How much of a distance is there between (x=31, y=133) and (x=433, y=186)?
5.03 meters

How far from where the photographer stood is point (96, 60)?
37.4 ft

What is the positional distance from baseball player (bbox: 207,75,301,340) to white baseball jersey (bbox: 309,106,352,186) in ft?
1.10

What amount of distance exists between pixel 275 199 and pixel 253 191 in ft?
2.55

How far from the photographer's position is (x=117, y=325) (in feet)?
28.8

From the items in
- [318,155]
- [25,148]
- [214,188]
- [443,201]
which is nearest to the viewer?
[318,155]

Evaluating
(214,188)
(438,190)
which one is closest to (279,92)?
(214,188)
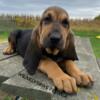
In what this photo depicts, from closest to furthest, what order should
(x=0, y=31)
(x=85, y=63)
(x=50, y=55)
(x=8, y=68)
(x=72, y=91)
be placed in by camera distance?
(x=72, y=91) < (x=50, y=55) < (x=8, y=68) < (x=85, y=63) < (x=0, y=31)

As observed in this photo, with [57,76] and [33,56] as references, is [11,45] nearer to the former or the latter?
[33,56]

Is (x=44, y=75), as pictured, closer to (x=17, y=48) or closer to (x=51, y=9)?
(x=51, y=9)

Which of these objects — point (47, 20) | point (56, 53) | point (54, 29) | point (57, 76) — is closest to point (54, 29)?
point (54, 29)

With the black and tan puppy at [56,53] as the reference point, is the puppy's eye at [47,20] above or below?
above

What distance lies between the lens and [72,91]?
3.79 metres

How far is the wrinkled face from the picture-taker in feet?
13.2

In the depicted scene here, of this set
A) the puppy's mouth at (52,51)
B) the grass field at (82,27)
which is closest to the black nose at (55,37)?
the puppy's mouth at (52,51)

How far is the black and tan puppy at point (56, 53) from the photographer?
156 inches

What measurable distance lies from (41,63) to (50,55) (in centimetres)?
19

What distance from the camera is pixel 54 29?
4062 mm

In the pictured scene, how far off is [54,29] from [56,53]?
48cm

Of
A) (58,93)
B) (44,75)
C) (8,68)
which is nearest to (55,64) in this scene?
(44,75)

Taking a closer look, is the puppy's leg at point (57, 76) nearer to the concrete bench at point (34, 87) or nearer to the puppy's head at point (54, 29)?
○ ○ ○ ○
## [Objective]
Reproduce every one of the records above word for word, leaving out the pictures.

## [Reply to the exercise]
How much of a distance is there between (x=31, y=133) and (x=433, y=186)?
5.03 meters

How far from where the photographer stood is point (96, 60)?
37.4 ft

What is the positional distance from baseball player (bbox: 207,75,301,340) to white baseball jersey (bbox: 309,106,352,186) in ft?
1.10

What amount of distance exists between pixel 275 199 and pixel 253 191 in ft?
2.55

How far from the photographer's position is (x=117, y=325) (in feet)?
28.8

From the items in
- [318,155]
- [25,148]
- [214,188]
- [443,201]
which is nearest to the viewer?
[318,155]

Evaluating
(214,188)
(438,190)
which one is closest to (279,92)?
(214,188)
In what this photo depicts, from closest to furthest, what order should
(x=0, y=31)
(x=85, y=63)
(x=50, y=55)
(x=8, y=68)
(x=72, y=91)
be placed in by camera distance?
(x=72, y=91) < (x=50, y=55) < (x=8, y=68) < (x=85, y=63) < (x=0, y=31)

As observed in this photo, with [57,76] and [33,56] as references, is [11,45] nearer to the former or the latter?
[33,56]

Is (x=44, y=75), as pictured, closer to (x=17, y=48) or closer to (x=51, y=9)?
(x=51, y=9)

Which of these objects — point (47, 20) | point (56, 53) | point (54, 29) | point (57, 76) — is closest to point (54, 29)?
point (54, 29)

With the black and tan puppy at [56,53] as the reference point, is the puppy's eye at [47,20] above or below?
above

What distance lies between the lens and [72,91]?
3.79 metres

How far is the wrinkled face from the picture-taker in feet?
13.2

In the depicted scene here, of this set
A) the puppy's mouth at (52,51)
B) the grass field at (82,27)
which is closest to the black nose at (55,37)?
the puppy's mouth at (52,51)

How far is the black and tan puppy at point (56, 53) from the photographer?
156 inches

What measurable distance lies from (41,63) to (50,55) (in centimetres)?
19

What distance from the camera is pixel 54 29?
4062 mm

In the pictured scene, how far off is [54,29] from [56,53]?
48cm

Of
A) (58,93)
B) (44,75)
C) (8,68)
which is nearest to (55,64) in this scene?
(44,75)

Taking a closer look, is the puppy's leg at point (57, 76) nearer to the concrete bench at point (34, 87) or nearer to the puppy's head at point (54, 29)?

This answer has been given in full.